══ Document extract
[Wien] MPI stuck at lapw0

Peter Blaha pblaha at theochem.tuwien.ac.at
Tue Oct 17 17:46:03 CEST 2017


Did you try to set MPI_REMOTE to 0 in parallel_options ???

----------------------------

Furthermore your machines file is not ok for lapw1: there is a "speed:" 
missing at the beginning.
1:n05-32:10
1:n05-38:10

Actually, with this you are still NOT running lapw1 in mpi-mode on 
multiple nodes, but you are running 2 independent mpi-jobs for lapw1, 
one on nodea and the other one on nodeb.

Would lapw1 work with just one line:

1:n05-32:10 n05-38:10

--------------------
Not related to the problems, but for performance:

10 cores (2x5 colums X rows) for one parallel lapw1mpi is usually not a 
good idea. At least "textbook-wisdom" says you should be as close as 
possible at a square distribution).
It needs testing, but my guess is that using 9 cores (3x3) is even faster ?



On 10/17/2017 05:00 PM, Luigi Maduro - TNW wrote:
> Dear WIEN2k users,
>
>
>
> I have the following problem. I am trying to do parallel computing on a
> cluster. Whenever I run a job on the cluster on one node both the  MPI
> and k-point parallelization work fine. However, when I try to go to
> several nodes the job does not do anything. The script just gets stuck
> on lapw0 whenever MPI is implemented, the k-point parallelization does
> not give a problem when running on multiple nodes. Additionally, if
> instead I try to run a job where lapw0 is running parallel only on one
> node on multiple processors, but lapw1 and lapw2 are run on multiple
> nodes, then again there is no problem.
════
══ Source data
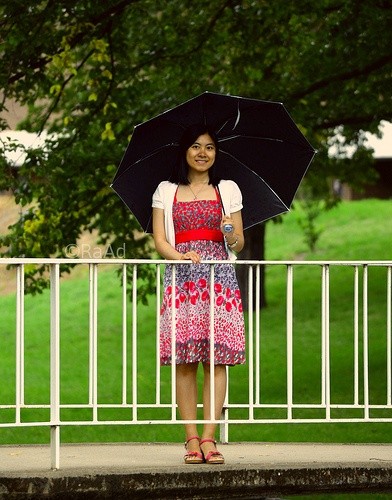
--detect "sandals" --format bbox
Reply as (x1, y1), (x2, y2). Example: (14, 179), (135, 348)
(199, 437), (224, 464)
(183, 436), (203, 464)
════
Requirements –
• 1. Please reproduce word for word the stretch of the WIEN2k thread from "[Wien] MPI stuck" through "in parallel_options ???".
• 2. According to the WIEN2k thread, why is running one parallel lapw1mpi on 10 cores usually not a good idea? Answer in one to three sentences.
The data after the WIEN2k thread is separate material.

Outputs by task –
• 1.
[Wien] MPI stuck at lapw0

Peter Blaha pblaha at theochem.tuwien.ac.at
Tue Oct 17 17:46:03 CEST 2017


Did you try to set MPI_REMOTE to 0 in parallel_options ???

• 2. Ten cores give a 2x5 columns-by-rows layout, but "textbook-wisdom" says the distribution should be as close to square as possible. So the reply guesses that 9 cores in a 3x3 layout may even be faster, though this needs testing.